** TEXTO FORNECIDO **
↓↓↓

Os desentendimentos históricos dos dois povos, judeus e palestinos, a guerra medonha. O fundamentalismo religioso, a semear ódio, intolerância, misoginia e genocídio. A espantosa e ininterrupta sequência de atiradores solitários nos Estados Unidos acertando a esmo pessoas comuns. A indústria de armas de fogo livre, leve e solta. As misérias da África.

O Brasil é o oitavo país mais letal do planeta. O número de homicídios de jovens negros é três vezes maior que o de jovens brancos.

Habitua-se a tudo, ainda que aos sobressaltos.

Carcaças de ônibus queimados no Rio de Janeiro - Eduardo Anizelli - 24.out.2023/Folhapress

O terror se espalhou na segunda-feira (25), instantaneamente, para retaliar a morte do proeminente miliciano Faustão pela Polícia Civil carioca. Caos, medo e prejuízo –35 ônibus incendiados. Surpreendidos, governantes radicalizam o discurso e pedem o endurecimento das leis penais, mesmo sabendo que não adianta nada.

Assim como não há solução milagrosa, previsível, imediata e viável para o conflito do Oriente Médio, não há solução milagrosa, previsível, imediata e viável para a violência brasileira.

As cidades estão habituadas. Algum dia, alguma coisa acontece. É um desafio gigantesco administrar o problema que não é apenas do Rio de Janeiro, muito embora, por alguma razão, o Rio esteja sempre na vanguarda.

A expansão do ciclo econômico das milícias e do crime organizado, que afeta o meio ambiente, a qualidade da água, o turismo e o cotidiano das populações, tem como insumo a corrupção policial. Sufocá-la, não por moralismo, mas por interesse público, não é suficiente, porém é essencial.

As milícias namoram as igrejas e a política. Milícias e igrejas exercem poder eleitoral decisivo.

O país está habituado, mas as chamadas do noticiário são alarmantes. O novo chefe da Polícia Civil do Rio de Janeiro ("a polícia mata sim" e "vai continuar matando") é condecorado com a medalha Tiradentes por iniciativa de parlamentar funcionalmente relacionado a miliciano. Filha de miliciano condenado ganha cargo de confiança no governo de Claudio Castro. Filho do ex-presidente Bolsonaro mantém vínculo com milicianos, assim como a ex-ministra do Turismo nomeada pelo presidente Lula. Milicianos ocupam gabinetes de senadores, deputados e vereadores, que transitam entre facções rivais e interesses antagônicos.

O cardápio oferecido pelas milícias é amplo e isento de impostos. De grupos de extermínio a sinais pirata de TV a cabo, construção civil, transporte alternativo, botijões de gás. Armas de guerra são desviadas do Exército e municiam a ação de traficantes e do "novo cangaço".

Para enfrentar a violência desmedida, o governo federal projeta atos de repressão ostensiva e pretende compartilhar informações com autoridades locais e corporações habituadas a dividir espaço e gentileza com milicianos. Corre o risco de nomear vampiros para gerir bancos de sangue.

É possível investigar os sinais exteriores de riqueza que policiais ostentam sem cerimônia. Que carro usa, onde mora, de quem é a casa, negócios, bicos, o relógio de ouro, o dinheiro vivo, o cartão de crédito e as contas bancárias, está tudo de acordo com o holerite?

O homem se habitua a tudo e a vida criminosa deixa rastros. Investigar quem é quem nas polícias talvez seja a primeira e a mais singela das providências necessárias para retomar o controle do Estado.

↑↑↑

** O QUE FAZER **
1. Responda às perguntas abaixo com base no texto sobre as milícias.
(a) Quantos ônibus foram incendiados na segunda-feira (25)?
(b) Que posição o Brasil ocupa entre os países mais letais do planeta?
(c) Que medalha recebeu o novo chefe da Polícia Civil do Rio de Janeiro?
2. Indique se cada afirmação abaixo está de acordo com o texto sobre as milícias, respondendo sim ou não e citando as palavras do texto que decidem a questão.
(a) O número de homicídios de jovens negros é duas vezes maior que o de jovens brancos.
(b) A expansão do ciclo econômico das milícias tem como insumo a corrupção policial.
(c) As armas de guerra que municiam traficantes são desviadas da Marinha.
3. Traduza para o inglês a seguinte frase do texto sobre as milícias: "O homem se habitua a tudo e a vida criminosa deixa rastros."

** REGISTROS EXTRAÍDOS **
↓↓↓

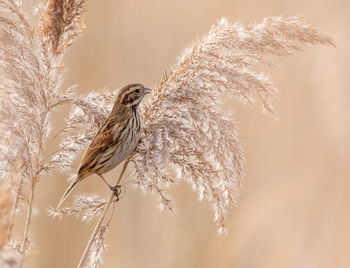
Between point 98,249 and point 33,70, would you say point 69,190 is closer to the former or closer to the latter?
point 98,249

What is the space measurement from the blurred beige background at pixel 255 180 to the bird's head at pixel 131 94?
114 centimetres

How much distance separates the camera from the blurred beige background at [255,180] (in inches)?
142

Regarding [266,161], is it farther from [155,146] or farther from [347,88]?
[155,146]

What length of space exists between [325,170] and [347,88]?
58cm

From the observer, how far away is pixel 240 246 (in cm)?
358

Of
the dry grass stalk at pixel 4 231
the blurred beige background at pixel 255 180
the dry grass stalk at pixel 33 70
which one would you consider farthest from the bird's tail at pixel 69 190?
the blurred beige background at pixel 255 180

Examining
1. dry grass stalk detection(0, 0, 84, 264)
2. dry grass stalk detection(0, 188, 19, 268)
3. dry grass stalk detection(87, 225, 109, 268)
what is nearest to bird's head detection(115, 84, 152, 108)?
dry grass stalk detection(0, 0, 84, 264)

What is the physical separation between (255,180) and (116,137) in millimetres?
1589

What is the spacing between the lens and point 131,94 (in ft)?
9.98

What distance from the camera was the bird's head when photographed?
3.04 m

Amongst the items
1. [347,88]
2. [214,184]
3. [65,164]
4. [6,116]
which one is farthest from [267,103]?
[347,88]

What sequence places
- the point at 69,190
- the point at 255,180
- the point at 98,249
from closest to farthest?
the point at 98,249 < the point at 69,190 < the point at 255,180

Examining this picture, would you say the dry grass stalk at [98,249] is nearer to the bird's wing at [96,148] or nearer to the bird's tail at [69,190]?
the bird's tail at [69,190]

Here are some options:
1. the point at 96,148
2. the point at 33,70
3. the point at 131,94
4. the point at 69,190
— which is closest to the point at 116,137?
the point at 96,148
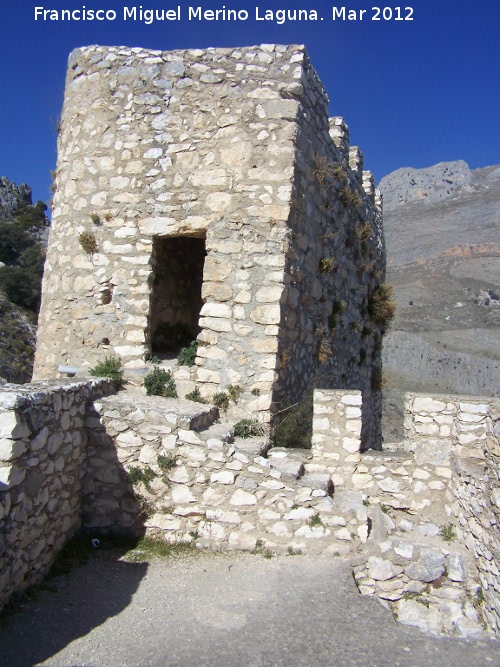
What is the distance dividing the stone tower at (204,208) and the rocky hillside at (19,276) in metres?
12.3

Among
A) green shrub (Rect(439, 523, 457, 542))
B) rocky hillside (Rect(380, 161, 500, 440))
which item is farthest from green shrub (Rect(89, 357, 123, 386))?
rocky hillside (Rect(380, 161, 500, 440))

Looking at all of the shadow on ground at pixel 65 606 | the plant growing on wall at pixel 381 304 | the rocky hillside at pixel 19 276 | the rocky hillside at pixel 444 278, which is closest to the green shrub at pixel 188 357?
the shadow on ground at pixel 65 606

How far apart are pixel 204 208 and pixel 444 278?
44.3 meters

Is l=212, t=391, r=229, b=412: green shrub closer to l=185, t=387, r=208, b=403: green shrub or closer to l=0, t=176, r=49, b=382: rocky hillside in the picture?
l=185, t=387, r=208, b=403: green shrub

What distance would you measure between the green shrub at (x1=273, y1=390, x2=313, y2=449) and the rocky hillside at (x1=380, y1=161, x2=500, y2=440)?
12.1m

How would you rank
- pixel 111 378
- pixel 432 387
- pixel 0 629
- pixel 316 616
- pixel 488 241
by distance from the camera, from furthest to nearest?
pixel 488 241 → pixel 432 387 → pixel 111 378 → pixel 316 616 → pixel 0 629

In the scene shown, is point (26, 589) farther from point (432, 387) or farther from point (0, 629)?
point (432, 387)

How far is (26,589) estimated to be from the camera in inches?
182

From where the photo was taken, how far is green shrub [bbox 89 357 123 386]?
22.8 ft

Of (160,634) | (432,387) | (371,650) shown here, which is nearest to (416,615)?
(371,650)

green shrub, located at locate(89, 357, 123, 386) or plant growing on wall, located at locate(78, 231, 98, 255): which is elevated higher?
plant growing on wall, located at locate(78, 231, 98, 255)

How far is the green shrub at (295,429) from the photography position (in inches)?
269

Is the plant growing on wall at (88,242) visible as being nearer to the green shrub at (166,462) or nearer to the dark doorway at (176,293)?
the dark doorway at (176,293)

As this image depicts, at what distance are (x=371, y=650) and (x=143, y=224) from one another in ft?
17.9
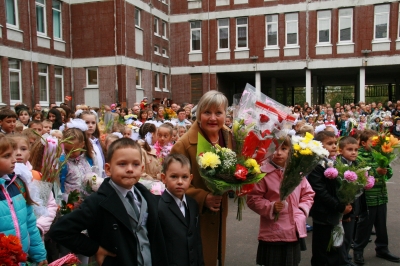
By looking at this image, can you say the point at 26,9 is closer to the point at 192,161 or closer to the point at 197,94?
the point at 197,94

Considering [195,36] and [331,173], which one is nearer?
[331,173]

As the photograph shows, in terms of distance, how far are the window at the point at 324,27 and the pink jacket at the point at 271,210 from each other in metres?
25.0

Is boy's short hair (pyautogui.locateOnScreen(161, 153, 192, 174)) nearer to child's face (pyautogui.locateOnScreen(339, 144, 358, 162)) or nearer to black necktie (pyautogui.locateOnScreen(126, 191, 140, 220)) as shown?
black necktie (pyautogui.locateOnScreen(126, 191, 140, 220))

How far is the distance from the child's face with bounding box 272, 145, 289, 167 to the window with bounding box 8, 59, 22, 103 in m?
17.3

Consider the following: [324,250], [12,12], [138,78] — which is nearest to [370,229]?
[324,250]

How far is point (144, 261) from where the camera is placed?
267 centimetres

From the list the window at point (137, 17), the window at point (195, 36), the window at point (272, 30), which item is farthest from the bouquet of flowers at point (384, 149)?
the window at point (195, 36)

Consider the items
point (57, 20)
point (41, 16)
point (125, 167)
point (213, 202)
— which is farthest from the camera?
point (57, 20)

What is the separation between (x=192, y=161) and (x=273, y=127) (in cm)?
76

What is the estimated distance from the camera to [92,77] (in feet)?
78.6

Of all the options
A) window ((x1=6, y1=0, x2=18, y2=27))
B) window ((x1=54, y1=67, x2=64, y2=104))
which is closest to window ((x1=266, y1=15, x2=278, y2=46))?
window ((x1=54, y1=67, x2=64, y2=104))

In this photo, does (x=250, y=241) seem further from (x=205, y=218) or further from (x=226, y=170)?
(x=226, y=170)

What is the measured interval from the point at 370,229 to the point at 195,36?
2600 centimetres

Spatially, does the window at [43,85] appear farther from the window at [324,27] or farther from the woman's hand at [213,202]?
the woman's hand at [213,202]
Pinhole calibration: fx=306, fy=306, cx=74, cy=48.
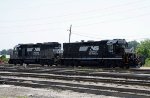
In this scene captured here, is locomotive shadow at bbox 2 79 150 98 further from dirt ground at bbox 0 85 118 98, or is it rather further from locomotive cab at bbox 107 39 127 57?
locomotive cab at bbox 107 39 127 57

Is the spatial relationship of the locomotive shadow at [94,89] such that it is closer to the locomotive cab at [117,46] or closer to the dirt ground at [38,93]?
the dirt ground at [38,93]

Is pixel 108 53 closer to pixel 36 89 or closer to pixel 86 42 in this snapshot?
pixel 86 42

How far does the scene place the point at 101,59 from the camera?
30.9 m

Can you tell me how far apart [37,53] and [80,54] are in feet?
25.9

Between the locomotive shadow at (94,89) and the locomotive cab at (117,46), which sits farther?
the locomotive cab at (117,46)

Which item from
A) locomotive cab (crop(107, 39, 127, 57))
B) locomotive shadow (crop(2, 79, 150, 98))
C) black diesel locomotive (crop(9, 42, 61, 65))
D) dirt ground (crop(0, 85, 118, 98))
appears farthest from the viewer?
black diesel locomotive (crop(9, 42, 61, 65))

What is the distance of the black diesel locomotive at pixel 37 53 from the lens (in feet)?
124

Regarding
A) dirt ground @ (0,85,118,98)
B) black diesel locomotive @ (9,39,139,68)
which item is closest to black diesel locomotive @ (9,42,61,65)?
black diesel locomotive @ (9,39,139,68)

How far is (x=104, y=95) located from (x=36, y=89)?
360 centimetres

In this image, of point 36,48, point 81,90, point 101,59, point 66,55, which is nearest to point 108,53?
point 101,59

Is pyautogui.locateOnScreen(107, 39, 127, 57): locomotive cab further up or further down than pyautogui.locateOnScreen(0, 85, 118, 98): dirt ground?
further up

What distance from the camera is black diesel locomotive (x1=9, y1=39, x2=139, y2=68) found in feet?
97.4

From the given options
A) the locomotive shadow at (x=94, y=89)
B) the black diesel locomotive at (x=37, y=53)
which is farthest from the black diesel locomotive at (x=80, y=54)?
the locomotive shadow at (x=94, y=89)

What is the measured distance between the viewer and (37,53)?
3928 cm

↑↑↑

** RESPOSTAS POR TAREFA **
1.
(a) 35 ônibus.
(b) O oitavo lugar.
(c) A medalha Tiradentes.

2.
(a) Não: "três vezes maior que o de jovens brancos".
(b) Sim: "tem como insumo a corrupção policial".
(c) Não: "Armas de guerra são desviadas do Exército".

3. Man gets used to everything, and criminal life leaves traces.